I could have aimed for his leg. I could have blown the bastard’s knee out. But I didn’t. “I killed him,” Bowen said flatly.

“Did he say anything, before he died? About why—”

Bowen gave a rough laugh. “There wasn’t a why. But he was bragging. Telling us about how easy it was to make the kills.”

Dr. Lang drove her hands into the pockets of her jacket. “You work with serials all the time, right?”

Too much of the time, but it was a job he’d chosen. He inclined his head in response, but his gaze passed over her shoulder and toward the cabin. Where was Macey?

“Why do you think he did it? Why do they all do it?”

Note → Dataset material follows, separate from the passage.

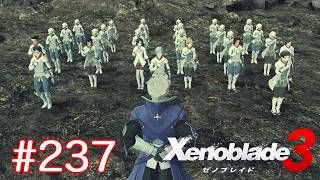 巡る命を追いかけて ゼノブレイド3を初見実況　part237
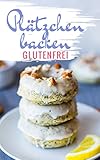Image de Glutenfreie Plätzchen Rezepte: Das Plätzchenbackbuch für Plätzchen & Konfekt ohne Gluten - glutenfrei und weizenfrei backen zu Weihnachten (Gluten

“Every monster has a different story.” He looked back at the graves. “Sometimes they were hurt when they were younger. Their minds get bent. Twisted. Sometimes they were just always twisted.”

Dr. Lang took a step back. “Born bad.”

“Something like that. I’ve seen killers who just like the pain they give others. They get off on the torture because they’re wired wrong.” He could be using fancier terms, but screw it. He’d killed a man that day. Macey had been hurt. He was long past the point of politeness. “And I’ve seen killers strike because they were abused so much as kids that they don’t understand right and wrong any longer. They’re in pain and they want others to suffer, too.”

“What about the ones who have no empathy at all?”

He considered that. “Those are the most dangerous ones. When you can’t feel, there’s nothing to hold you back.”

Dr. Lang tucked her hair behind her ear. “I see what the monsters leave behind. That’s what I find. And that’s what scares me.”

There was plenty to be scared of out in the world. Plenty that most people never saw, but because of his job, Bowen had an up-close view of it day in and day out.

He’d surrendered his gun to the local FBI agents after the shooting. There were always procedures to follow after an agent-involved fatality. But he’d fucking hated giving up that gun.